- REQUEST -
Please decide whether each statement agrees with the abstract on cavities beneath foundations under seismic loading. Answer yes or no and quote the deciding words of the abstract: (a) With no cavity, settlement reached 142 mm under seismic load, compared with 62 mm under static load; (b) the risk condition arose when the cavity lay directly beneath the foundation center (X/B=0); (c) the maximum building floor deflection occurred when a cavity lay beneath the foundation (X/B=0).

- PAGE EXTRACT -
= Beginning of Section =

Volume (14), Issue (1), Year (2026), Pages (69-79)

DOI:10.52113/3/eng/mjet/2026-14-01-/69-79

Research Article By:

Esraa Fakhri Ahmed and Moataz A. Al-Obaydi

Corresponding author E-mail:dralobaydi@uomosul.edu.iq

ABSTRACT

Structures founded on the soil mass encounter stability issues due to cavity that may naturally forms in soluble soil or rock. A significant risk associated with excessive settlement and a reduction in strength of soil.  The coupled behavior of soil, foundation, and structure subjected to seismic loading in the presence of cavities is investigated using 3D-PLAXIS software based on FEM. The study examined the impact of cavity positions on foundation settlement and building deflection. The horizontal distance from foundation center to center of cavity (X) was expressed as a ratio to foundation width (B) (X/B=0, 0.5, 1 and 2), while depth of cavity was expressed as a ratio between vertical distance between foundation base and cavity crown (H) to foundation width (B) of (H/B= 0.067, 0.2, 0.4, 0.8, 1.33 and 2). The results indicated that in case of no-cavity, the settlement increased considerably to 142 mm under seismic load compared to 62 mm under static load, and the differential settlement increased from zero to 11 mm due to seismic load. The risk condition arose when the cavity found under foundation’s edge (X/B=0.5). The maximum total and differential settlements under seismic load were148 mm and 38 mm, which were 4.05% and 245.5% more than in event of no-cavity. Under the limitations of the current study, the influence of cavity on settlement diminished when the cavity offset to location (X≥B) and the effective depth of cavity extended to (H=0.8B). The maximum building floor deflection exhibited when a cavity positioned beneath foundation (X/B=0).

= End of Section =

- EXERCISE DATA -
= Beginning of Section =

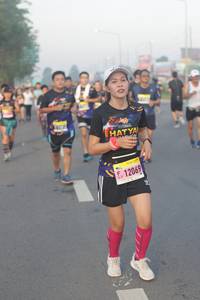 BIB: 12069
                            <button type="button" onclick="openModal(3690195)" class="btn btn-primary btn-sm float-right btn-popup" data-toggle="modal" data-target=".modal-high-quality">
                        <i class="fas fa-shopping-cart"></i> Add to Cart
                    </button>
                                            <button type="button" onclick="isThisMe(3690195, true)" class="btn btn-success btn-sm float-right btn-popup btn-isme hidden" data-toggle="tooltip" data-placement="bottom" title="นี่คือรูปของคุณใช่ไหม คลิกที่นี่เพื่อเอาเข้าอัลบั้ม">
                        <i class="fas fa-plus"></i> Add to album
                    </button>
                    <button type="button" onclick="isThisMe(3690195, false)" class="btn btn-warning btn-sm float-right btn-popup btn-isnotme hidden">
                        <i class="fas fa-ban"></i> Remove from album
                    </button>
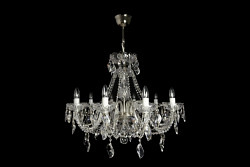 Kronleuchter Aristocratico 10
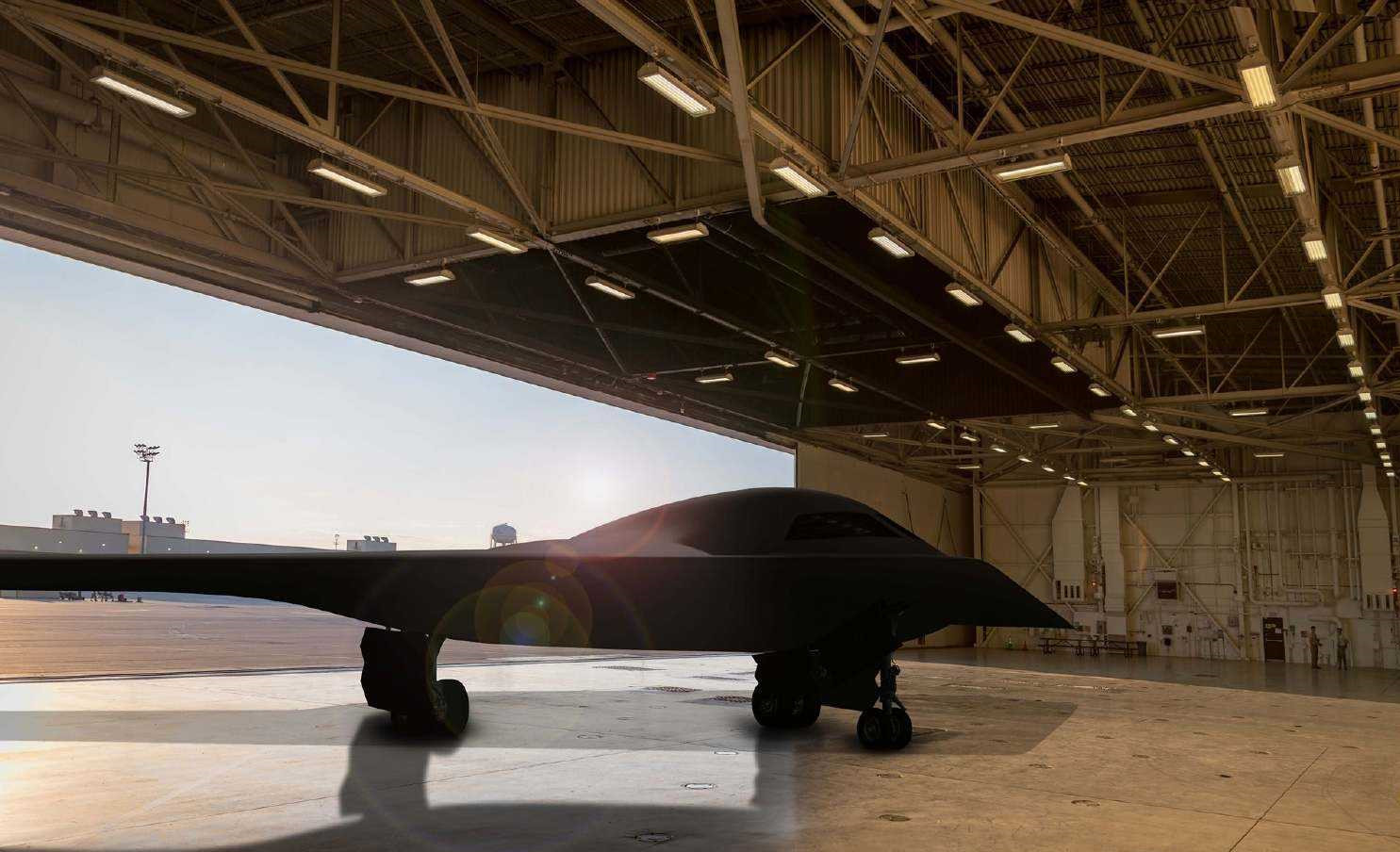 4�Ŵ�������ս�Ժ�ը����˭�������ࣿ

= End of Section =
= Beginning of Section =

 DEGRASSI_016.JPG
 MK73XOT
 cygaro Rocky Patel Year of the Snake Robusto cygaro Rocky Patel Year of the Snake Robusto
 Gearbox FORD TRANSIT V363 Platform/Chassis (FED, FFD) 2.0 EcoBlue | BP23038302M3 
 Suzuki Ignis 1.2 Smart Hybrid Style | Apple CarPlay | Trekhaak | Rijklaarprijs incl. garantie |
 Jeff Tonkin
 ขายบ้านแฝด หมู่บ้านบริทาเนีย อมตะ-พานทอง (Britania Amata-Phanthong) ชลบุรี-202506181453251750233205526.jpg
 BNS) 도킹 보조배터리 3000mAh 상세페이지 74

= End of Section =

- COMPLETED EXERCISE -
(a) Yes: "the settlement increased considerably to 142 mm under seismic load compared to 62 mm under static load"
(b) No: "The risk condition arose when the cavity found under foundation’s edge (X/B=0.5)."
(c) Yes: "The maximum building floor deflection exhibited when a cavity positioned beneath foundation (X/B=0)."